Begin at the line containing "Een buitenzwembad, parasols" and restate it and each line after it exactly, up to and including the last line below. Leave pictures out.
Dataset excerpts START
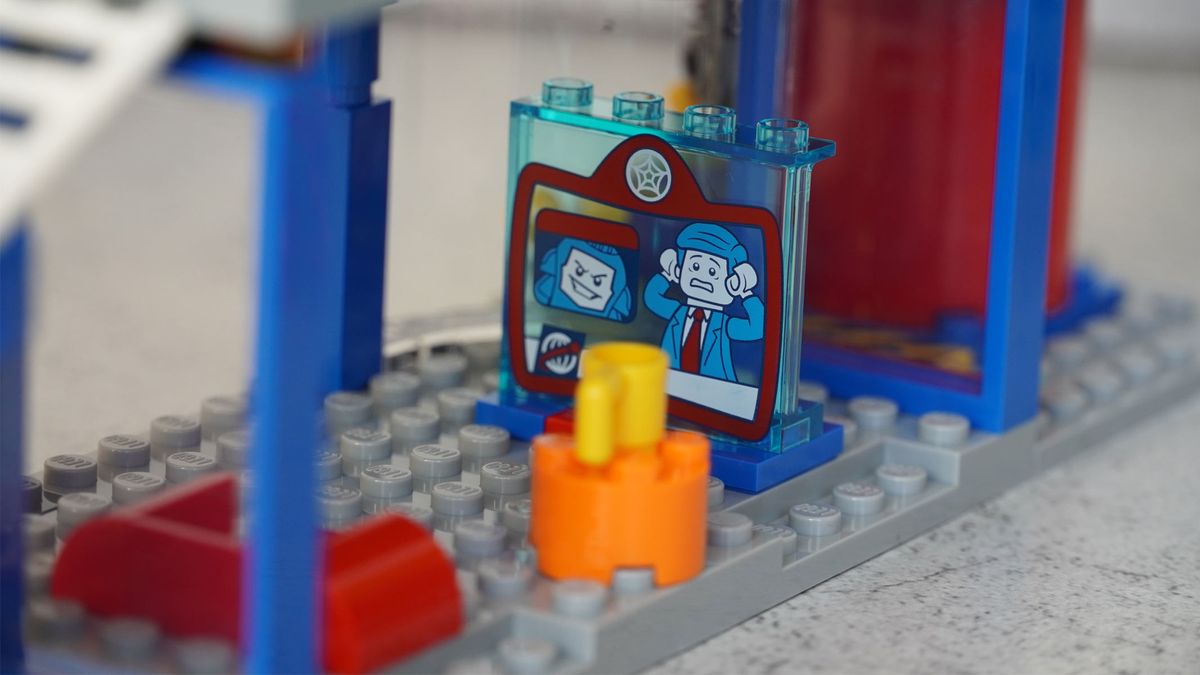 A small picture of a sinister-looking face and a man looking frightened is placed on some grey bricks.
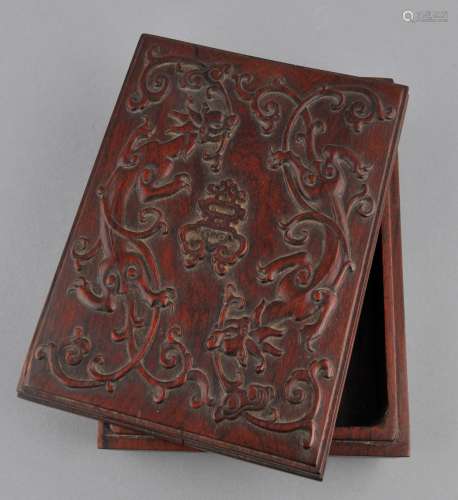 Rosewood box. China. 20th century. Rectangular form. Lid  carved in relief with two Chih Lung with branches of Ling Chih flanking a central Shou character. 7-1/4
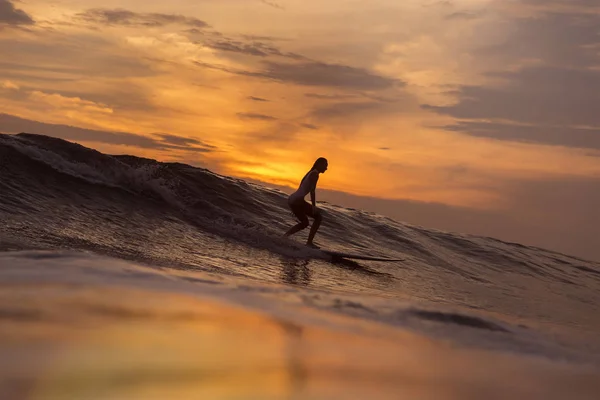 Surfer κορίτσι στον ωκεανό κατά το ηλιοβασίλεμα — Φωτογραφία Αρχείου
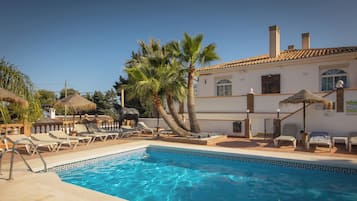 Een buitenzwembad, parasols voor strand/zwembad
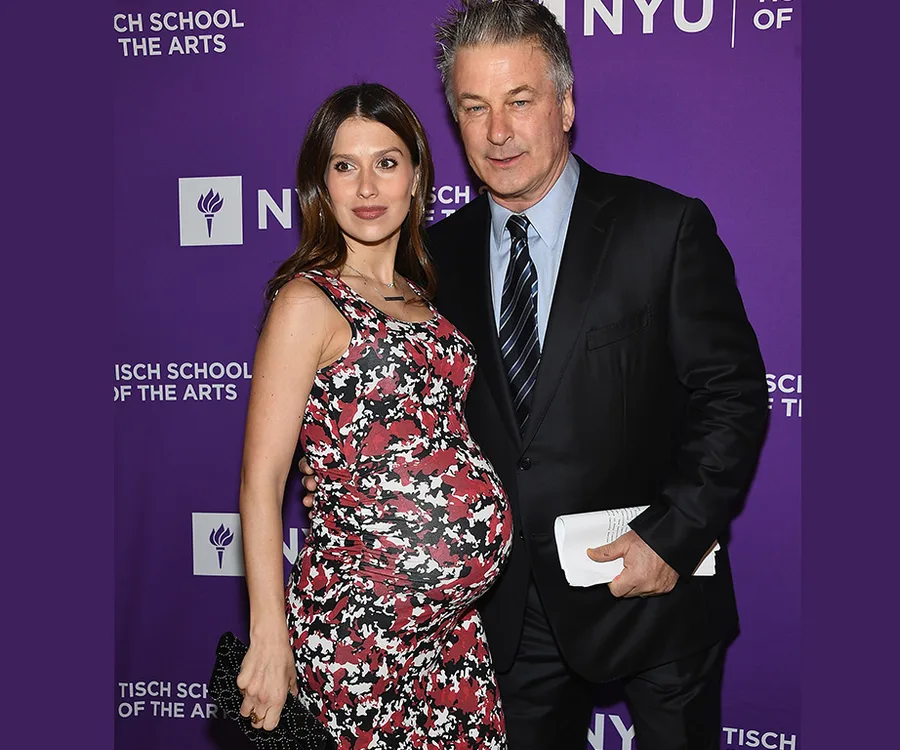 A couple poses on a red carpet, the woman is visibly pregnant in a floral dress, and the man wears a suit and tie.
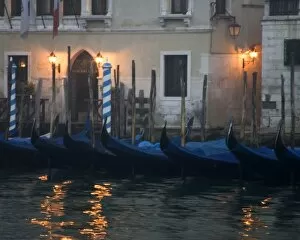 Italy, Venice. Gondolas moored in front of hotel in early morning light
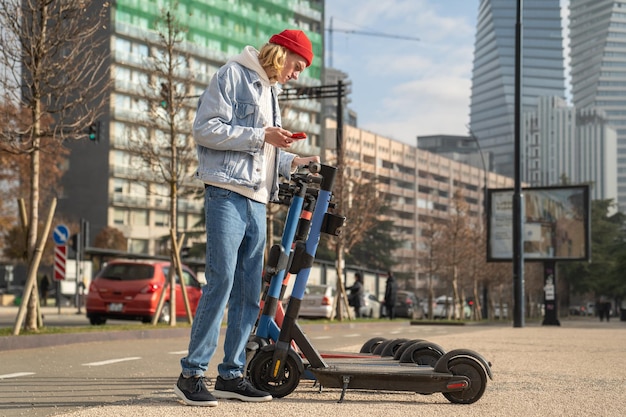 Młody facet wybiera elektryczny skuter do wynajęcia w mieście aktywujący się za pomocą smartfona koncepcja nowoczesnego miejskiego t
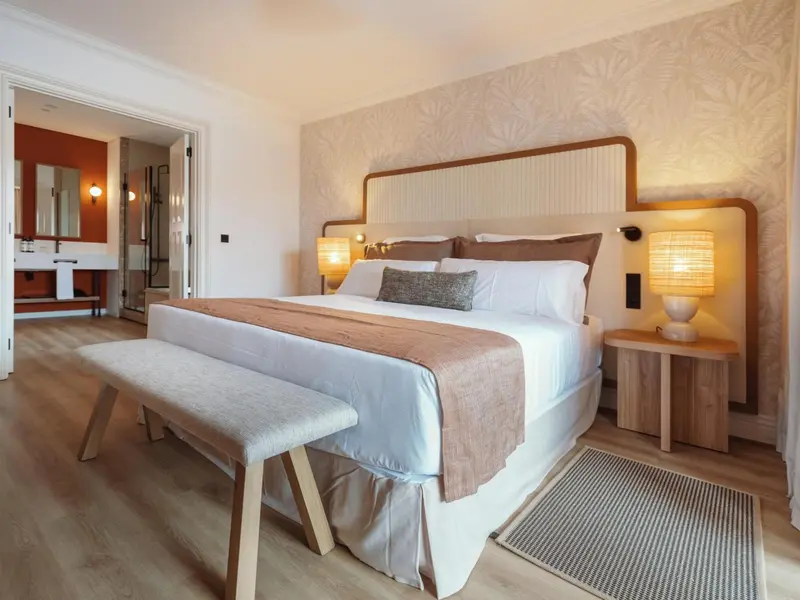Une chambre lumineuse avec un grand lit et une décoration sobre.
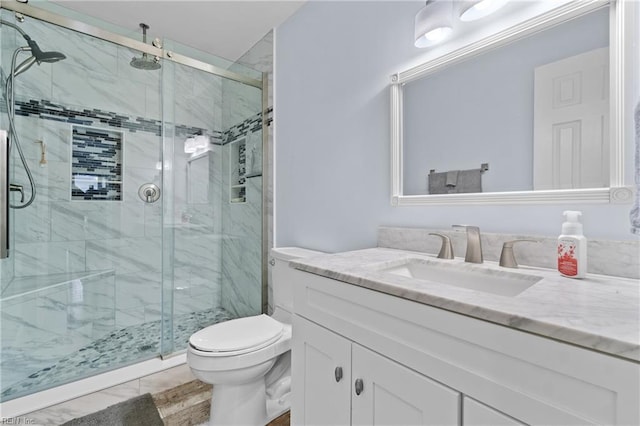 bathroom with vanity, a shower with door, and toilet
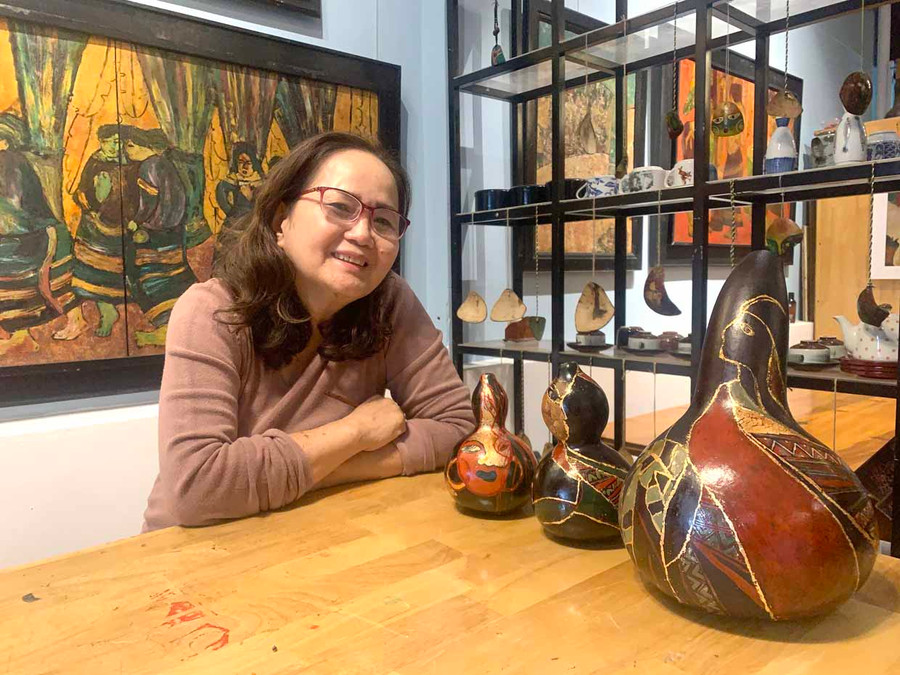 Hoạ sĩ Hồ Thị Xuân Thu bên những tác phẩm sơn mài trên quả bầu khô. Ảnh: Phương Duyên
Dataset excerpts END
## Solution for this exercise:
 Een buitenzwembad, parasols voor strand/zwembad
 A couple poses on a red carpet, the woman is visibly pregnant in a floral dress, and the man wears a suit and tie.
 Italy, Venice. Gondolas moored in front of hotel in early morning light
 Młody facet wybiera elektryczny skuter do wynajęcia w mieście aktywujący się za pomocą smartfona koncepcja nowoczesnego miejskiego t
Une chambre lumineuse avec un grand lit et une décoration sobre.
 bathroom with vanity, a shower with door, and toilet
 Hoạ sĩ Hồ Thị Xuân Thu bên những tác phẩm sơn mài trên quả bầu khô. Ảnh: Phương Duyên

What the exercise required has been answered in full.